*** Opening of SUPPLIED RECORDS ***
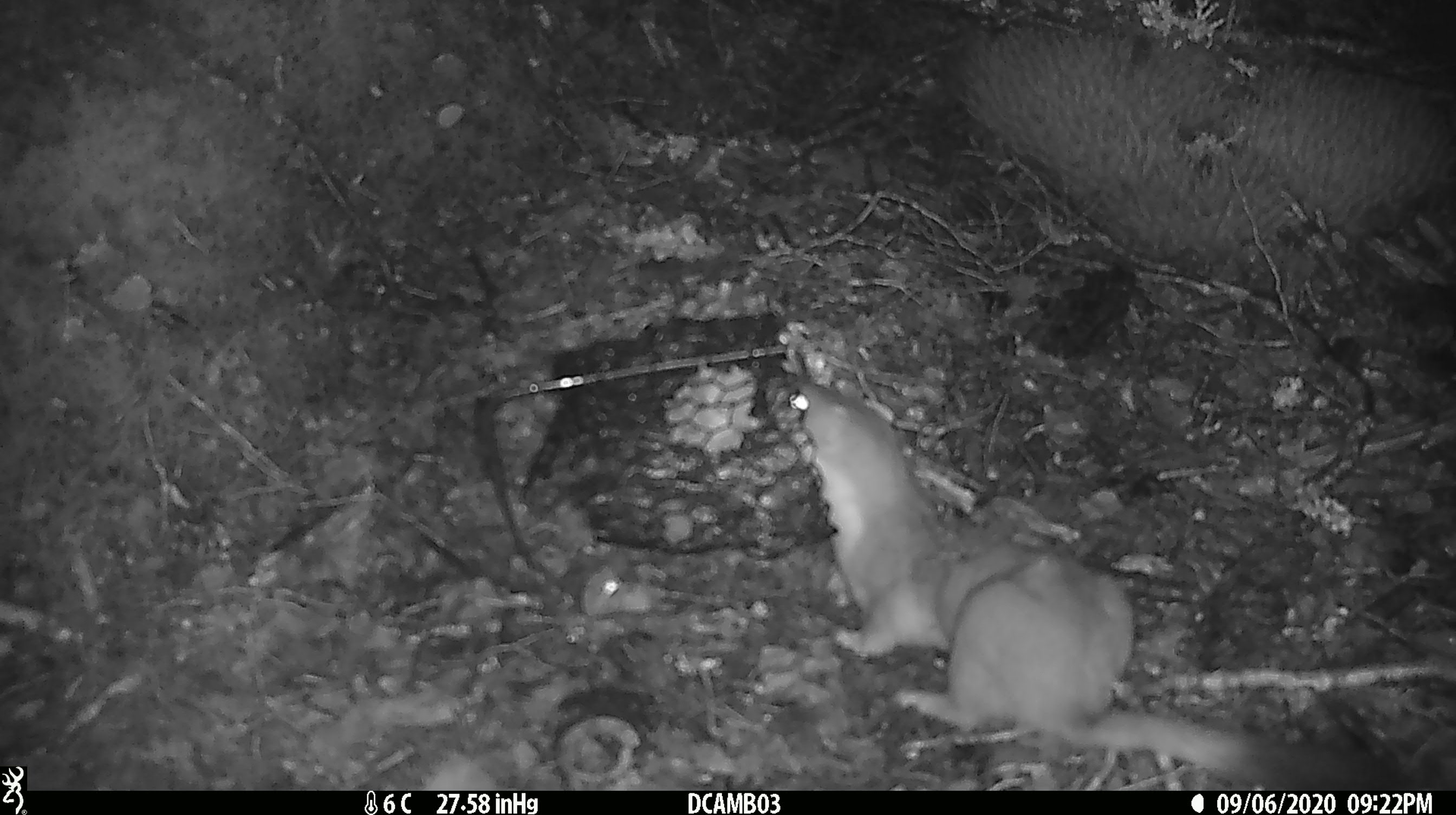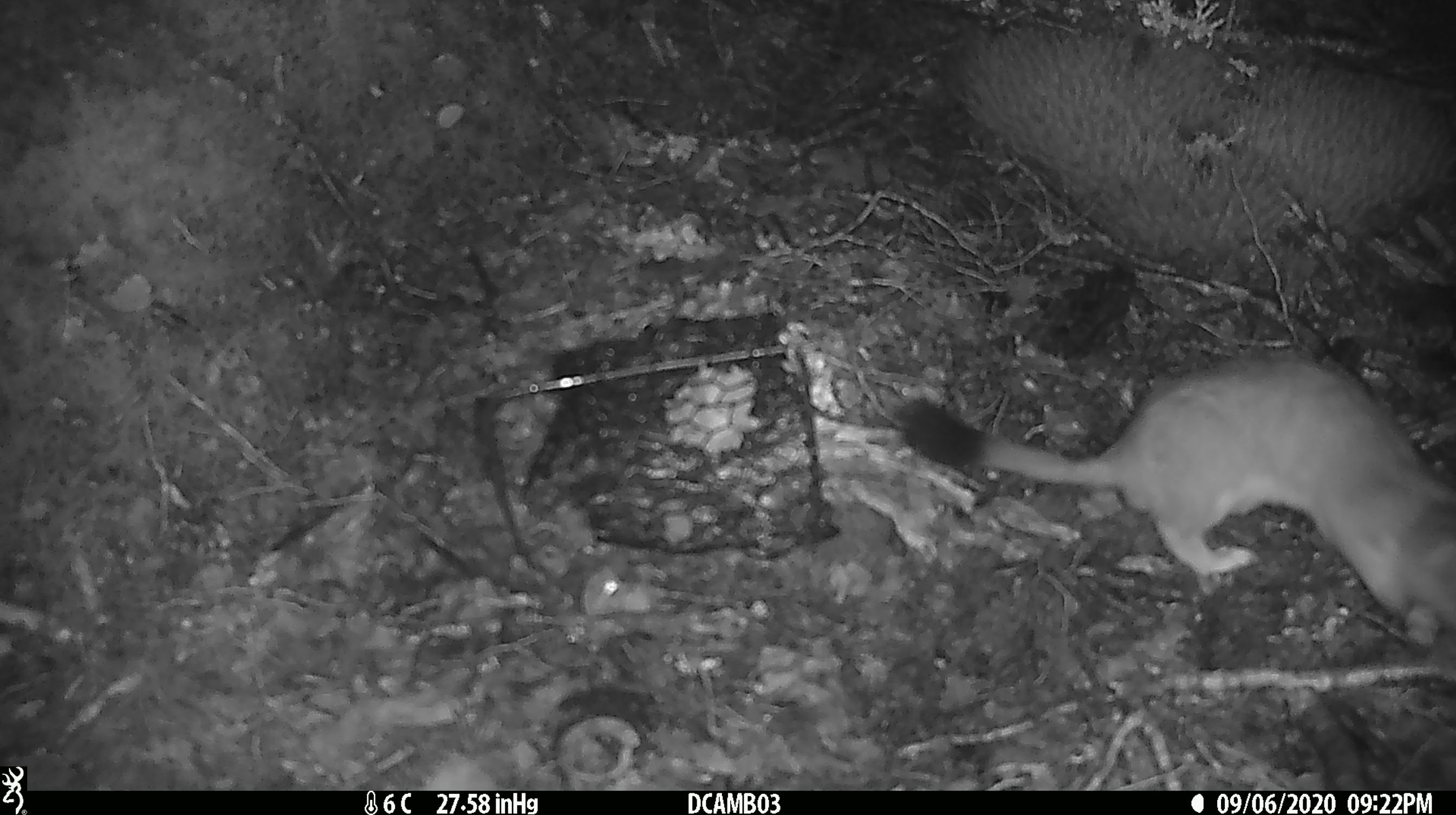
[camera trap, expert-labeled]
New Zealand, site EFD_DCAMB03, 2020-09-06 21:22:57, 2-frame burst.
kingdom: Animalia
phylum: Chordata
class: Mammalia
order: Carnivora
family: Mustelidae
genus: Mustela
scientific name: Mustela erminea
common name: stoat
*** Close of SUPPLIED RECORDS ***
Give back an exact copy of the material above, omitting the pictures.

# EXERCISE ANSWER
[camera trap, expert-labeled]
New Zealand, site EFD_DCAMB03, 2020-09-06 21:22:57, 2-frame burst.
kingdom: Animalia
phylum: Chordata
class: Mammalia
order: Carnivora
family: Mustelidae
genus: Mustela
scientific name: Mustela erminea
common name: stoat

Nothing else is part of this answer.